Supporters said they believe the changes will bring clarity to the reporting of election results and restore faith in the elections process. (Photo by New Jersey Monitor)
Gov. Phil Murphy signed a bill into law Thursday that will make reporting of election results more uniform statewide.
Supporters said they believe the changes will bring clarity to the reporting of election results and restore faith in the elections process that may have been undermined by recent claims of widespread voter fraud nationwide. It won nearly unanimous support in the Legislature.
“A clear and open election process is one of the foundations of our democracy,” Sen.

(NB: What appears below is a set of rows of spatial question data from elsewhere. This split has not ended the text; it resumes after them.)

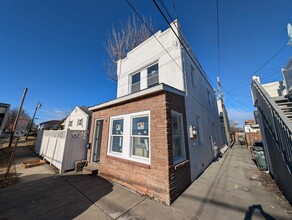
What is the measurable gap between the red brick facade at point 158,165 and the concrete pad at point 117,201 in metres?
0.31

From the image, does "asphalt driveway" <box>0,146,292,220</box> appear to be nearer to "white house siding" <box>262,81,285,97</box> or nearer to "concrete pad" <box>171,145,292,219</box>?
"concrete pad" <box>171,145,292,219</box>

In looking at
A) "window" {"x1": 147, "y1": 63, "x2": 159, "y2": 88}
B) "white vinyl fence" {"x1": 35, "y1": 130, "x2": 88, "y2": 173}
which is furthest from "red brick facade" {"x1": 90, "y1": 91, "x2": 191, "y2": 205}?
"white vinyl fence" {"x1": 35, "y1": 130, "x2": 88, "y2": 173}

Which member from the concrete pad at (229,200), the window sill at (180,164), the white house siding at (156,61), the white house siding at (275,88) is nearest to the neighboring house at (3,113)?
the white house siding at (156,61)

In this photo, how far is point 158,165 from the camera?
12.6 feet

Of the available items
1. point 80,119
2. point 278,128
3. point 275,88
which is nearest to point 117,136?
point 278,128

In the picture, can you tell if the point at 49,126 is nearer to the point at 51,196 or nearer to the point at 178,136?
the point at 51,196

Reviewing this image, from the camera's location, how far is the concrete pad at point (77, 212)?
9.63ft

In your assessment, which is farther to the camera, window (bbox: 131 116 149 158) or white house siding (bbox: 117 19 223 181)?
white house siding (bbox: 117 19 223 181)

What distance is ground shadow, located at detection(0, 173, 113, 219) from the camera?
311 cm

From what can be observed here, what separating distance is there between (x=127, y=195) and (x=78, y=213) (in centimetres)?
144

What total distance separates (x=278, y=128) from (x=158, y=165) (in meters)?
3.62

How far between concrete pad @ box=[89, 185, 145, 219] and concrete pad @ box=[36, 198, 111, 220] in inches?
6.2

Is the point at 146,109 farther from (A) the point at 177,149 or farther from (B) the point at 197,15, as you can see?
(B) the point at 197,15

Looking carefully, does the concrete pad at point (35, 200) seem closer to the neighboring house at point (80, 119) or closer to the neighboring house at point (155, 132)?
the neighboring house at point (155, 132)
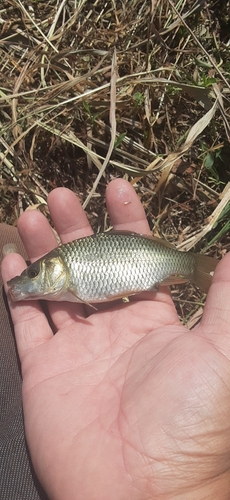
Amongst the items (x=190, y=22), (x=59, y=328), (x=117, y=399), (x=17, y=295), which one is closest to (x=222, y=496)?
(x=117, y=399)

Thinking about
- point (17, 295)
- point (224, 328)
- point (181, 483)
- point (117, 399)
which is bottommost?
point (181, 483)

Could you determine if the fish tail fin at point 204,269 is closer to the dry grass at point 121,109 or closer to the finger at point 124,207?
the finger at point 124,207

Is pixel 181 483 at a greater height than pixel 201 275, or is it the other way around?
pixel 201 275

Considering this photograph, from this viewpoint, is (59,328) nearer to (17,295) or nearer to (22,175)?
(17,295)

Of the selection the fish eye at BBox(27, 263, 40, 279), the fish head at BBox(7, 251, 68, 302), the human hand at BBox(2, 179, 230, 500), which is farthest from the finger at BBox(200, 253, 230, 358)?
the fish eye at BBox(27, 263, 40, 279)

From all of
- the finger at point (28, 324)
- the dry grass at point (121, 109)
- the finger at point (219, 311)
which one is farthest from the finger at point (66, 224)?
the finger at point (219, 311)

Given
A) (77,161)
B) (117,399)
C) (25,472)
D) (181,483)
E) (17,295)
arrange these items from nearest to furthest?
1. (181,483)
2. (117,399)
3. (25,472)
4. (17,295)
5. (77,161)
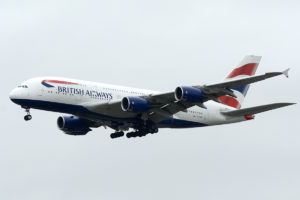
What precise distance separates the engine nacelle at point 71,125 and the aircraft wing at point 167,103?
5.44 m

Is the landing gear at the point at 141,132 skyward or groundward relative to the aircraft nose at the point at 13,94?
groundward

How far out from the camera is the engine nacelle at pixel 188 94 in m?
56.2

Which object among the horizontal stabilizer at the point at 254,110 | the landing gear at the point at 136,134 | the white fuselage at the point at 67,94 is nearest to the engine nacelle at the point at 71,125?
the landing gear at the point at 136,134

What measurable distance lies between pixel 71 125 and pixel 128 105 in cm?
843

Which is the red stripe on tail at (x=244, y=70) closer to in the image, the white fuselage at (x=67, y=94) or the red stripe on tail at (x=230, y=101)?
the red stripe on tail at (x=230, y=101)

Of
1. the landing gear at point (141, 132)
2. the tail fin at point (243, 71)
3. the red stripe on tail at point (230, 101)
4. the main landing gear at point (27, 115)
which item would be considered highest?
the tail fin at point (243, 71)

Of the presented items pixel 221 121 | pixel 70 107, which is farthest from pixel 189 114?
pixel 70 107

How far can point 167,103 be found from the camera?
5944cm

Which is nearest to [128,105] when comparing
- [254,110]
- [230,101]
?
[254,110]

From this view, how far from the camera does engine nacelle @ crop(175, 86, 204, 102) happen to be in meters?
56.2

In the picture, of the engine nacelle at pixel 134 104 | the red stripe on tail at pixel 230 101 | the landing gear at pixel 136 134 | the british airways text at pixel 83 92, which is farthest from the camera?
the red stripe on tail at pixel 230 101

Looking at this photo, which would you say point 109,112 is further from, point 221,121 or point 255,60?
point 255,60

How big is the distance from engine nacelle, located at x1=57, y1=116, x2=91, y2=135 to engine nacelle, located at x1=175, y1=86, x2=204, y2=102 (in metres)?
11.2

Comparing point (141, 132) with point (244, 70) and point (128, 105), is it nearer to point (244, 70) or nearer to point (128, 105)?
point (128, 105)
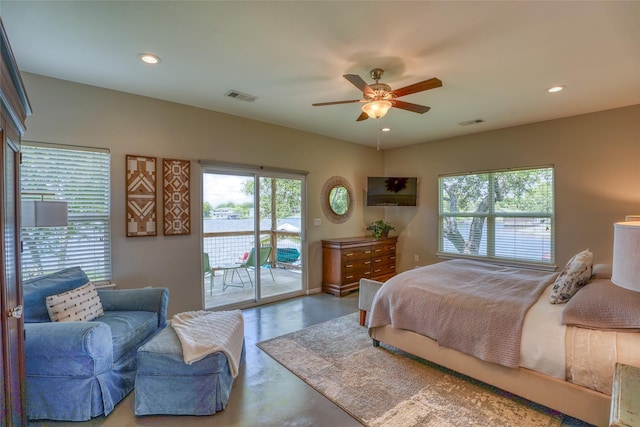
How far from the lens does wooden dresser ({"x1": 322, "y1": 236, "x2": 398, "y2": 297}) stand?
5027mm

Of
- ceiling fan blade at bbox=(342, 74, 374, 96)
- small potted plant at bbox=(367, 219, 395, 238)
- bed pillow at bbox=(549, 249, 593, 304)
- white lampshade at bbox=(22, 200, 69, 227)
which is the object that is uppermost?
ceiling fan blade at bbox=(342, 74, 374, 96)

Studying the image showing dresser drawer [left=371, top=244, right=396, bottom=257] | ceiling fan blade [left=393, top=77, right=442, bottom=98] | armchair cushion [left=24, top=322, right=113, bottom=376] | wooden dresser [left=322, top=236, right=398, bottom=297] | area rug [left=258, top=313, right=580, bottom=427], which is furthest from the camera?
dresser drawer [left=371, top=244, right=396, bottom=257]

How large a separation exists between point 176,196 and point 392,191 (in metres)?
3.87

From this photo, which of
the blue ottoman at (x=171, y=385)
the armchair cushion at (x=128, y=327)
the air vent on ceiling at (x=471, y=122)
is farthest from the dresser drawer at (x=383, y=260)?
the blue ottoman at (x=171, y=385)

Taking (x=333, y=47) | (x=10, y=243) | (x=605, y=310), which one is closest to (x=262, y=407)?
(x=10, y=243)

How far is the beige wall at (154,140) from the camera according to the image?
3.00 m

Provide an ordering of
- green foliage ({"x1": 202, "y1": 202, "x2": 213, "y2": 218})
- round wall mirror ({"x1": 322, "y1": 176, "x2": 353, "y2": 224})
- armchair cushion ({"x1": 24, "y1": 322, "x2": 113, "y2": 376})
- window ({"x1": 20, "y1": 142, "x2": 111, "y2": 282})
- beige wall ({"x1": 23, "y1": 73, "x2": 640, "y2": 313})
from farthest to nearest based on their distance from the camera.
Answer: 1. round wall mirror ({"x1": 322, "y1": 176, "x2": 353, "y2": 224})
2. green foliage ({"x1": 202, "y1": 202, "x2": 213, "y2": 218})
3. beige wall ({"x1": 23, "y1": 73, "x2": 640, "y2": 313})
4. window ({"x1": 20, "y1": 142, "x2": 111, "y2": 282})
5. armchair cushion ({"x1": 24, "y1": 322, "x2": 113, "y2": 376})

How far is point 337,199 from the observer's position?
5633 mm

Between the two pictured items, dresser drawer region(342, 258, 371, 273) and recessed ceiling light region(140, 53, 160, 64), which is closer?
recessed ceiling light region(140, 53, 160, 64)

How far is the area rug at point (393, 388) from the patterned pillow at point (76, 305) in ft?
5.13

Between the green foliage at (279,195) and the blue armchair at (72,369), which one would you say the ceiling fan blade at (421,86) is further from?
the blue armchair at (72,369)

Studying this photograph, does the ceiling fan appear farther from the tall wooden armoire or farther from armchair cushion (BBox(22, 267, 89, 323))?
armchair cushion (BBox(22, 267, 89, 323))

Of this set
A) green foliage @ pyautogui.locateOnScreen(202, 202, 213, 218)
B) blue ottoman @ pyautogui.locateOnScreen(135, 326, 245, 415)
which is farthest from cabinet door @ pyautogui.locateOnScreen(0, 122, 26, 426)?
green foliage @ pyautogui.locateOnScreen(202, 202, 213, 218)

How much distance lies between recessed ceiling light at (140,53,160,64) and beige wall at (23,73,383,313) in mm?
978
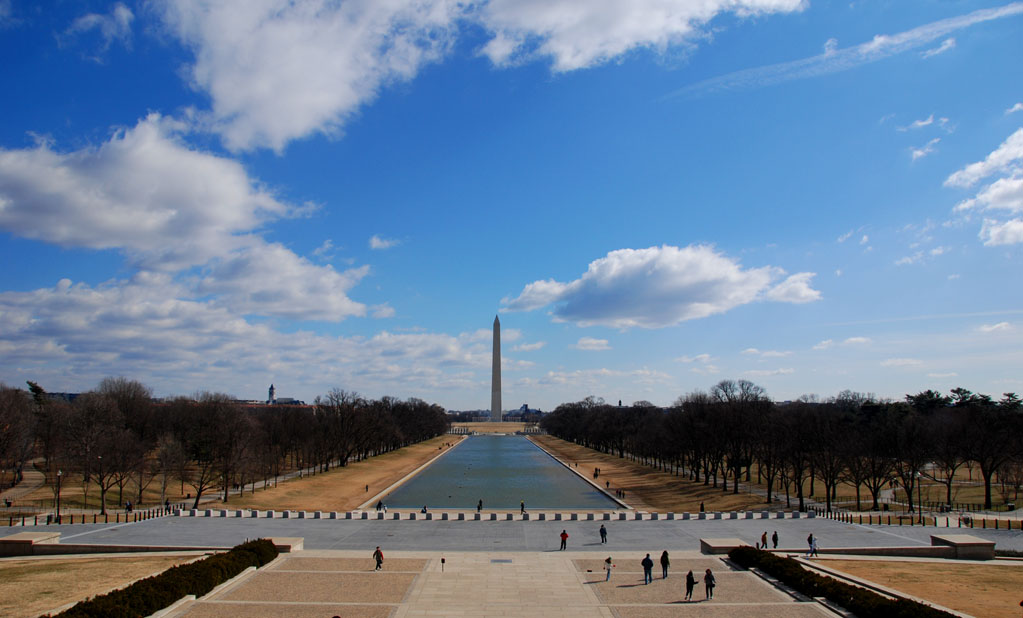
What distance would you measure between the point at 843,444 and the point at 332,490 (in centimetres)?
4674

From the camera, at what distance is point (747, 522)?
1492 inches

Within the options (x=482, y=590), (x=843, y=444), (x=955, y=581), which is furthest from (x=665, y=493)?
(x=482, y=590)

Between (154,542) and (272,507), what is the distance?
20.8m

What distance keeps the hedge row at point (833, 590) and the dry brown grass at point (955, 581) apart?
9.42 feet

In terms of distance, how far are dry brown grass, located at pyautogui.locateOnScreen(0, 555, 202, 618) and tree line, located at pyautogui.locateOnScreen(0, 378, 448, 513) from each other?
857 inches

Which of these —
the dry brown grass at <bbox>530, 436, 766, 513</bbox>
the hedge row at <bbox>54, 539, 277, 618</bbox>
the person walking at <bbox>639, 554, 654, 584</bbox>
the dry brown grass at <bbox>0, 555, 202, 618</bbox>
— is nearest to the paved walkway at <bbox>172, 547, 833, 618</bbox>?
the person walking at <bbox>639, 554, 654, 584</bbox>

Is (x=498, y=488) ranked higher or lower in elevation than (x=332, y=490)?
lower

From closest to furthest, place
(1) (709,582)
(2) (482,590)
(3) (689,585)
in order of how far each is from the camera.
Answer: (3) (689,585), (1) (709,582), (2) (482,590)

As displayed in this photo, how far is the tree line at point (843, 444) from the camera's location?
53.5 m

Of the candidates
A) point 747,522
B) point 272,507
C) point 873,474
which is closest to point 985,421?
point 873,474

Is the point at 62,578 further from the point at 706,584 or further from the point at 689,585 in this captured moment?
the point at 706,584

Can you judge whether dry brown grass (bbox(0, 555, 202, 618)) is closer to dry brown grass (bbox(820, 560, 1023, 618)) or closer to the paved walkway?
the paved walkway

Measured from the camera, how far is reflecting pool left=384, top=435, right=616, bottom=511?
189 feet

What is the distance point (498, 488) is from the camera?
2682 inches
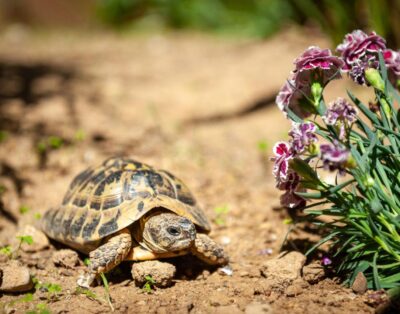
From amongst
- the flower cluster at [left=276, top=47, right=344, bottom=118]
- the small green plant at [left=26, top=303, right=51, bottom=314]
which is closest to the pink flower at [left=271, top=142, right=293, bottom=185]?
the flower cluster at [left=276, top=47, right=344, bottom=118]

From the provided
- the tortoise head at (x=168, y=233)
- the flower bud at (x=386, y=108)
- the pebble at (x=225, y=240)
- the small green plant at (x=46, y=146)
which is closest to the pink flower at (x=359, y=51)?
the flower bud at (x=386, y=108)

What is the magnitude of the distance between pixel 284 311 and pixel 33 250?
1454mm

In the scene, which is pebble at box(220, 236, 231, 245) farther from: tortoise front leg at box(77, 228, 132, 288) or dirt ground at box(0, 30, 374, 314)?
tortoise front leg at box(77, 228, 132, 288)

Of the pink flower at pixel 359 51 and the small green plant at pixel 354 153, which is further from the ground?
the pink flower at pixel 359 51

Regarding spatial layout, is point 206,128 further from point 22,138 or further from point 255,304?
point 255,304

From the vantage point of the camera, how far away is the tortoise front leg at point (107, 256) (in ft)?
7.87

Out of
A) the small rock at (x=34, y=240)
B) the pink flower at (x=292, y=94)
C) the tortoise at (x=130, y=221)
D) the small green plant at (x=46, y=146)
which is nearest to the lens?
the pink flower at (x=292, y=94)

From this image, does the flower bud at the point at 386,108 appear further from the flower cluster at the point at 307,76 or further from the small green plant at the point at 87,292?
the small green plant at the point at 87,292

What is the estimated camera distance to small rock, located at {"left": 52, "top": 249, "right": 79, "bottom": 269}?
8.60 feet

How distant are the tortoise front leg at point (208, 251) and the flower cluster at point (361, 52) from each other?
3.52 ft

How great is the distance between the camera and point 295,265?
93.7 inches

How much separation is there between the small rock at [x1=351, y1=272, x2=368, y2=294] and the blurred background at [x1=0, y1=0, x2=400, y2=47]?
316 cm

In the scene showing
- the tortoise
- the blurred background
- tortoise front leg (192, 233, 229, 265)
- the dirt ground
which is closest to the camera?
the dirt ground

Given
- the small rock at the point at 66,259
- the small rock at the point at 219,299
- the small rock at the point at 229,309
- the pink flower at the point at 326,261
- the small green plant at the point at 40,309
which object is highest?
the small rock at the point at 66,259
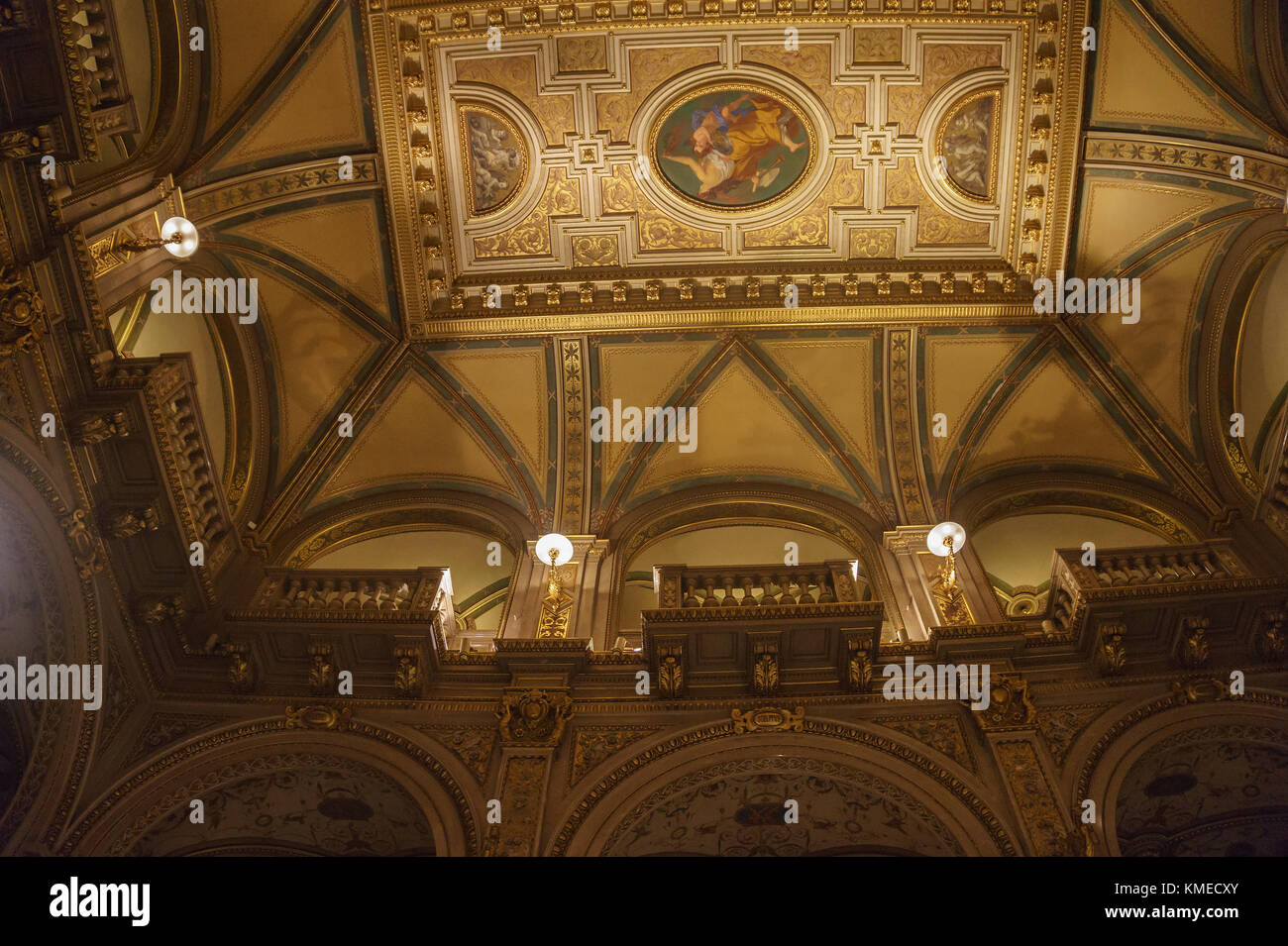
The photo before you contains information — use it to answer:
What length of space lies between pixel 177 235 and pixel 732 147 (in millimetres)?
7508

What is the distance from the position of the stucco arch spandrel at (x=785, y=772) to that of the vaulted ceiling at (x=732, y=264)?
15.0ft

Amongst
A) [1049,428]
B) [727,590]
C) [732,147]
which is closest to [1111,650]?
[727,590]

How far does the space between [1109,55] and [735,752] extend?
1012cm

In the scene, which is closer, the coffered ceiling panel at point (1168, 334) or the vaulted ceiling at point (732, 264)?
the vaulted ceiling at point (732, 264)

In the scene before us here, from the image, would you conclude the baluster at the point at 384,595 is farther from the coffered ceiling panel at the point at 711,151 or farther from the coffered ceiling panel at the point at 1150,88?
the coffered ceiling panel at the point at 1150,88

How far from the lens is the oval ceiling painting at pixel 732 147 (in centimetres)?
1523

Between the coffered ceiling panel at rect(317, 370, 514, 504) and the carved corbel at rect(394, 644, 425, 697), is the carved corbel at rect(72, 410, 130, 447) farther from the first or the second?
the coffered ceiling panel at rect(317, 370, 514, 504)

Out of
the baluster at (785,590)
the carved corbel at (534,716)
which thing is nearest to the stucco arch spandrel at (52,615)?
the carved corbel at (534,716)

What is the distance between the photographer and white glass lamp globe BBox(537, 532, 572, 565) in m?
13.3

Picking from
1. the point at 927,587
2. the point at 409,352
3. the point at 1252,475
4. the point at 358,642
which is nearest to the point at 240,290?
the point at 409,352

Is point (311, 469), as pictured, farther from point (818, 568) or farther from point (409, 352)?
point (818, 568)

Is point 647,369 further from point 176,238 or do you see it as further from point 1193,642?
point 1193,642

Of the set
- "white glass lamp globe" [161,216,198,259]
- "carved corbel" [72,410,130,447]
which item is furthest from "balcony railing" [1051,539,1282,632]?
"white glass lamp globe" [161,216,198,259]

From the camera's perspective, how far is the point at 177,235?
12031mm
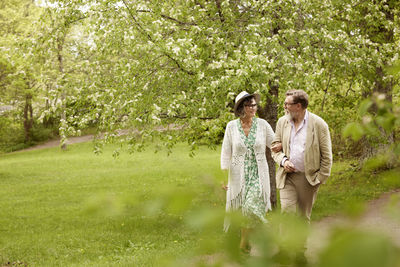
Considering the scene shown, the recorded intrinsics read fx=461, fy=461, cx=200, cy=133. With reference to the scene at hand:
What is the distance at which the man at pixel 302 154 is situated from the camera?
18.0 feet

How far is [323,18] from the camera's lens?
9719mm

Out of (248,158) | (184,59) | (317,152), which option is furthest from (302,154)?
(184,59)

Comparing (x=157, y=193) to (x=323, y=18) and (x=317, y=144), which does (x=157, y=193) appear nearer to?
(x=317, y=144)

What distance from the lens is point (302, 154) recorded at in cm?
553

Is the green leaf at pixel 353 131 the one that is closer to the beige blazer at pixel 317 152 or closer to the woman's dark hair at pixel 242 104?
the beige blazer at pixel 317 152

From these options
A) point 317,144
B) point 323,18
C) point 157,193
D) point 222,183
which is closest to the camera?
point 157,193

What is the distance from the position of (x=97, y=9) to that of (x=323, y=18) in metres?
4.66

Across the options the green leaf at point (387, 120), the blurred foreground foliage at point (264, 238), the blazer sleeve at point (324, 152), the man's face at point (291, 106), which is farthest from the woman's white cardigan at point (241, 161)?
the blurred foreground foliage at point (264, 238)

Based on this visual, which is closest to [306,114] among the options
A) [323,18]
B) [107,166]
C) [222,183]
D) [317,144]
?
[317,144]

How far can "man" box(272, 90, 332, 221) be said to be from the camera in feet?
18.0

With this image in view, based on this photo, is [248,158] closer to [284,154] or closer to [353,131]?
[284,154]

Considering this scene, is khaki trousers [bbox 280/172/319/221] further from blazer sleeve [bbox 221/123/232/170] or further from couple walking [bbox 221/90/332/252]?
blazer sleeve [bbox 221/123/232/170]

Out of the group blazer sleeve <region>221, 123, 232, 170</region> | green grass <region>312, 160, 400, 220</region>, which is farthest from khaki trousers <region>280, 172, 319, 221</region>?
green grass <region>312, 160, 400, 220</region>

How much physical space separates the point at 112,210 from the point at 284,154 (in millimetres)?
4367
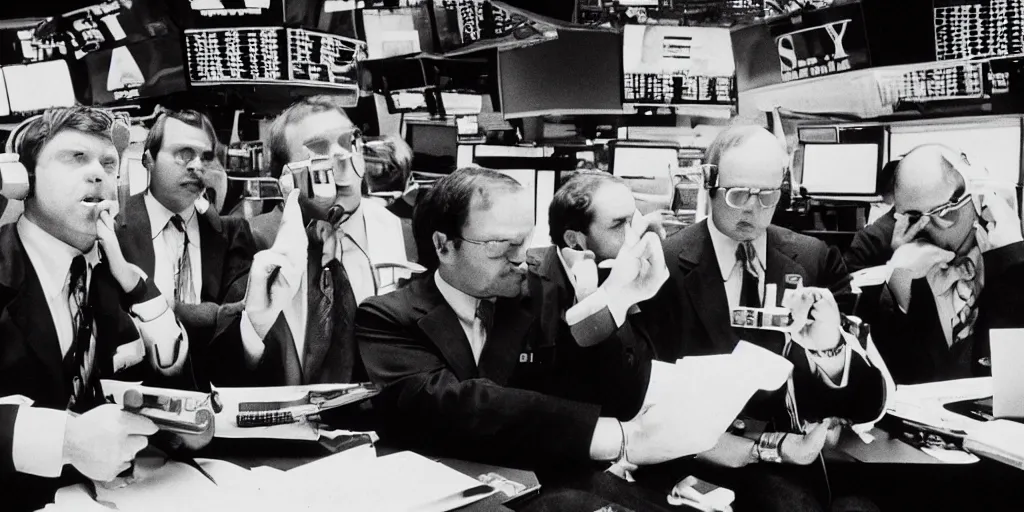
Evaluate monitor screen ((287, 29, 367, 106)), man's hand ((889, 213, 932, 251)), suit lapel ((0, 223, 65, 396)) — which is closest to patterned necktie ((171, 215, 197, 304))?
suit lapel ((0, 223, 65, 396))

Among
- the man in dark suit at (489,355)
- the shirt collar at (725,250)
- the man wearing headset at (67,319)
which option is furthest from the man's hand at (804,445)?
the man wearing headset at (67,319)

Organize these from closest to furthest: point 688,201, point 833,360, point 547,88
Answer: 1. point 833,360
2. point 688,201
3. point 547,88

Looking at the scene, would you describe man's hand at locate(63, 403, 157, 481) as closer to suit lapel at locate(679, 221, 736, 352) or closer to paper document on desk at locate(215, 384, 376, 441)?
paper document on desk at locate(215, 384, 376, 441)

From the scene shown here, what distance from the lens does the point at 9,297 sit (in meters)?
2.13

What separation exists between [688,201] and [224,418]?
1.71 meters

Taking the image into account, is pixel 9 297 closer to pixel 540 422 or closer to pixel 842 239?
pixel 540 422

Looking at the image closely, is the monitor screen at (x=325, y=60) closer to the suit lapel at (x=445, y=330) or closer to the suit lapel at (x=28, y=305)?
the suit lapel at (x=445, y=330)

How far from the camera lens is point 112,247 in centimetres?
225

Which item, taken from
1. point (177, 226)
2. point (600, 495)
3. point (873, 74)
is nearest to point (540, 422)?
point (600, 495)

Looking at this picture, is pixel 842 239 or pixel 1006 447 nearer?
pixel 1006 447

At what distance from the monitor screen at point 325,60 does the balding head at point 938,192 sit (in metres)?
2.02

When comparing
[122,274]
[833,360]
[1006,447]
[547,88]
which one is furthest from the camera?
[547,88]

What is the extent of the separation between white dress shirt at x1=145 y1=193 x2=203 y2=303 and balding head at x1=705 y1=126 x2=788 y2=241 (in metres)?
1.70

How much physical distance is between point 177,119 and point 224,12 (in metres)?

Andrew Zwicker (D-Middlesex), prime sponsor of the bill, said in a statement. “This law will further ensure that clarity, eliminate confusion about results, and serve to counteract misinformation that circulates on social media and elsewhere.”
Under the new law, county clerks will be required to post election results online by 11:59 p.m. on the day of primary and general elections and continue to post them daily by 9 p.m. until all the ballots are counted and the election is certified.
Murphy said the law will “make sure our elections are conducted in a way that bolsters public confidence in our democracy.”
The lack of uniformity in how the state’s county clerks report election results was evident in November 2021, when Murphy and the Legislature were on the ballot. The way some counties reported their results made it appear on election night as though Murphy was trailing in his bid for reelection against Republican Jack Ciattarelli. Murphy won by three points, and Ciattarelli never claimed there was voter fraud.
Under the new law, clerks and county elections boards must disclose the number of voting machines used and whether they were used for early voting or on Election Day. They must also disclose, to the extent possible, the number and type of ballots that are counted and have yet to be counted.
Upon the election certification, county staff must provide district-level results broken by early in-person votes, Election Day machine votes, and mail-in votes.
The bill appropriates $1.5 million to the Department of State, which oversees elections statewide, to help implement the new requirements.